[[ Materials provided, beginning ]]
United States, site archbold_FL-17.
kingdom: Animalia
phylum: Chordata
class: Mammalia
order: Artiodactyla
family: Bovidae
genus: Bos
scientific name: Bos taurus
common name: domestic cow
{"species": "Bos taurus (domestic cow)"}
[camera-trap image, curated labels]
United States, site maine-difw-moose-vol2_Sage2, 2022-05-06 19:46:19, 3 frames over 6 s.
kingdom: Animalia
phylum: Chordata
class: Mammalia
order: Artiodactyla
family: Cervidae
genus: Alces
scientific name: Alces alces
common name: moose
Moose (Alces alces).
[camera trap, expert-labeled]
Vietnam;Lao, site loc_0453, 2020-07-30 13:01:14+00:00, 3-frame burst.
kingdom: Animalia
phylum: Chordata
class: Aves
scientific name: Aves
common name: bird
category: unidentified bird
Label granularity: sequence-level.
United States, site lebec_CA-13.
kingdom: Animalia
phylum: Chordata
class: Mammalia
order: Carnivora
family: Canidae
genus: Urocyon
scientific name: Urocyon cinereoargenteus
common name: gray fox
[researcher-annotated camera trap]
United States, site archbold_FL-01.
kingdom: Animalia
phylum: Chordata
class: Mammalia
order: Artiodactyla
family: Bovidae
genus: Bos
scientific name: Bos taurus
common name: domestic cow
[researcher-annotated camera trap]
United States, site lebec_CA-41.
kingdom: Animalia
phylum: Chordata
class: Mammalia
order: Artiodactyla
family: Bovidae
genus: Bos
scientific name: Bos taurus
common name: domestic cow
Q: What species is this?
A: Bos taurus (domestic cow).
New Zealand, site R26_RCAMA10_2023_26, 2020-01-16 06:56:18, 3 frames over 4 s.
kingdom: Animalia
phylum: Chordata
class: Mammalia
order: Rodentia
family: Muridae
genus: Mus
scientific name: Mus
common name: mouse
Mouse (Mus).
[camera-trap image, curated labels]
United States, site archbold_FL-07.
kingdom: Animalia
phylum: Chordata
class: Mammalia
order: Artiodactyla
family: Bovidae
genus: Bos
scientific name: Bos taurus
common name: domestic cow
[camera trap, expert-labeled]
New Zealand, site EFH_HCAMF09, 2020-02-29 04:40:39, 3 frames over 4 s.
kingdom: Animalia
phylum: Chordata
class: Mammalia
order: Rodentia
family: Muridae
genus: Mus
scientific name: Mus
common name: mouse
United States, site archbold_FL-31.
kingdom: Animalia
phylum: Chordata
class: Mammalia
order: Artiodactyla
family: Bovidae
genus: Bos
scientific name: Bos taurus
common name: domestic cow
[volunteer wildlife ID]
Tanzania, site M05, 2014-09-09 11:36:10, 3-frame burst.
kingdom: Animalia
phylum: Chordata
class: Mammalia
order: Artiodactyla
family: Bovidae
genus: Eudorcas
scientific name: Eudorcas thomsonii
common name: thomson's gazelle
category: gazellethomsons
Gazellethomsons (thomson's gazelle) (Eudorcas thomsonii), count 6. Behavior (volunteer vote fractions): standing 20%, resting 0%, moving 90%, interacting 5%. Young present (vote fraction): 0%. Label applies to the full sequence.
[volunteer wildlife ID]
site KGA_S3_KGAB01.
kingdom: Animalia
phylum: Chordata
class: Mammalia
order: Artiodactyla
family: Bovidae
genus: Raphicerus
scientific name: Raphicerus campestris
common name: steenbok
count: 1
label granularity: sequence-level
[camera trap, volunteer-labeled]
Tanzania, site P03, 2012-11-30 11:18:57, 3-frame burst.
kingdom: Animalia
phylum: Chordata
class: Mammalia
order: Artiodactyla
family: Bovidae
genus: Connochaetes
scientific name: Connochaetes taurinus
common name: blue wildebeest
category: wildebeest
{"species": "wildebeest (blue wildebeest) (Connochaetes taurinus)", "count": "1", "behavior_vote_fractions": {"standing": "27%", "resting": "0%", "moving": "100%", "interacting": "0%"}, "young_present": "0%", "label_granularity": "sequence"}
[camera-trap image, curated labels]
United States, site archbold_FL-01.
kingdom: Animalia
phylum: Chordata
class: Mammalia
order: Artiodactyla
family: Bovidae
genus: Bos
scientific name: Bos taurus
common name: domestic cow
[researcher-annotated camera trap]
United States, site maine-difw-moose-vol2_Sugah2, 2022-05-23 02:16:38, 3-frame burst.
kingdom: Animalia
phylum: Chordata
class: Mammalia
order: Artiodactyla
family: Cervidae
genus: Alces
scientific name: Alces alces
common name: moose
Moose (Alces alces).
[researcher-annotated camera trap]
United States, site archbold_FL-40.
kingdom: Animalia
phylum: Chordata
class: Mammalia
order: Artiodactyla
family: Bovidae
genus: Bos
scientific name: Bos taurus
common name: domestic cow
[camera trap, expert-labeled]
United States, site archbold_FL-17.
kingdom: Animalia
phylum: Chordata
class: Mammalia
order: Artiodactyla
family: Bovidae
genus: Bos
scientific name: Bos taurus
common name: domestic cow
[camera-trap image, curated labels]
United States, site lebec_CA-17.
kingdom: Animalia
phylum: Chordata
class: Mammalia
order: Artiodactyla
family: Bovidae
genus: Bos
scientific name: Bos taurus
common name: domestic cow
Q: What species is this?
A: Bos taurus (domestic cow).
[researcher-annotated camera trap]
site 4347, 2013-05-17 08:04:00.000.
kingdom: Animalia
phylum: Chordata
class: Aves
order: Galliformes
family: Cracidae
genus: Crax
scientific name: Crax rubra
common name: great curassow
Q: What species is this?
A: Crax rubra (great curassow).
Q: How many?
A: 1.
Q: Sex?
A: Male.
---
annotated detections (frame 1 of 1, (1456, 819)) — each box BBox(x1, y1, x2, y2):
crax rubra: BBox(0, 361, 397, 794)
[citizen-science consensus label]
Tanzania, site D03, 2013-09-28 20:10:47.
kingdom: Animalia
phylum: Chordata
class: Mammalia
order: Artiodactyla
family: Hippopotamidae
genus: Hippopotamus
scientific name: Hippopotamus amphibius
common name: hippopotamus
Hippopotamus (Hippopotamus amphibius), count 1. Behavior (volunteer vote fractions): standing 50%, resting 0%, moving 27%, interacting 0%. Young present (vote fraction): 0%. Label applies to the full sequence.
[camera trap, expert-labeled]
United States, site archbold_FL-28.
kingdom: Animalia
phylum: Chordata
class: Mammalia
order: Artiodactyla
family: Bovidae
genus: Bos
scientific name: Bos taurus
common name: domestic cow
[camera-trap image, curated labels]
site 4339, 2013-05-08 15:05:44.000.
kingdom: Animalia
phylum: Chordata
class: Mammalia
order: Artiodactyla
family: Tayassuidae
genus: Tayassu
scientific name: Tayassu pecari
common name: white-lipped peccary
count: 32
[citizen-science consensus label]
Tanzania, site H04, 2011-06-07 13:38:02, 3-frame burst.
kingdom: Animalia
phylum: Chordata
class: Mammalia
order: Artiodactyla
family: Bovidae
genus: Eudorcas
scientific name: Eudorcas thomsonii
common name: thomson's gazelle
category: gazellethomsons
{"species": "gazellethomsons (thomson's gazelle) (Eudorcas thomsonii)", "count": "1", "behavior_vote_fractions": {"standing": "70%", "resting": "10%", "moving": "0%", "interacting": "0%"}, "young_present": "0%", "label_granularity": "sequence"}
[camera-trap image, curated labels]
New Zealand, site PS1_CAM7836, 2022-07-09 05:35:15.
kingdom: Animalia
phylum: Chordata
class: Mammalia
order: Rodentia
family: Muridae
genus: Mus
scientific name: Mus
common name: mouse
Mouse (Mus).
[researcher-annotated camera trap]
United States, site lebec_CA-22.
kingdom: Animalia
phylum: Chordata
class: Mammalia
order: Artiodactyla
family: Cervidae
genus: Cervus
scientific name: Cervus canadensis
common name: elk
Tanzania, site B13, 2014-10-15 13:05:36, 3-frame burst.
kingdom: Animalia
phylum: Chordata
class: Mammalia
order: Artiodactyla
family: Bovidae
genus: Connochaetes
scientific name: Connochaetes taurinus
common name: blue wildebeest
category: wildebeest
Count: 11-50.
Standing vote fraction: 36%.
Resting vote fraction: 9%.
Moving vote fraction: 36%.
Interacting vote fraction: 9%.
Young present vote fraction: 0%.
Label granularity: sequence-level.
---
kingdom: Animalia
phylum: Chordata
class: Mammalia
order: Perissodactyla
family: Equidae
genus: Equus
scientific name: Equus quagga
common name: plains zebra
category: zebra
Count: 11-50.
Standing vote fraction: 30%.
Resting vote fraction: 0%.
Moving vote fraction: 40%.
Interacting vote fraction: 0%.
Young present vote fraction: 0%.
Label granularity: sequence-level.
[[ Materials provided, end ]]
Your assignment: Look back at the entries above. Retype the line with "United States, site maine-difw-moose-vol2_Sage2, 2022-05-06", the line with "common name: bird", and all lines in between.

Solution below:
United States, site maine-difw-moose-vol2_Sage2, 2022-05-06 19:46:19, 3 frames over 6 s.
kingdom: Animalia
phylum: Chordata
class: Mammalia
order: Artiodactyla
family: Cervidae
genus: Alces
scientific name: Alces alces
common name: moose
Moose (Alces alces).
[camera trap, expert-labeled]
Vietnam;Lao, site loc_0453, 2020-07-30 13:01:14+00:00, 3-frame burst.
kingdom: Animalia
phylum: Chordata
class: Aves
scientific name: Aves
common name: bird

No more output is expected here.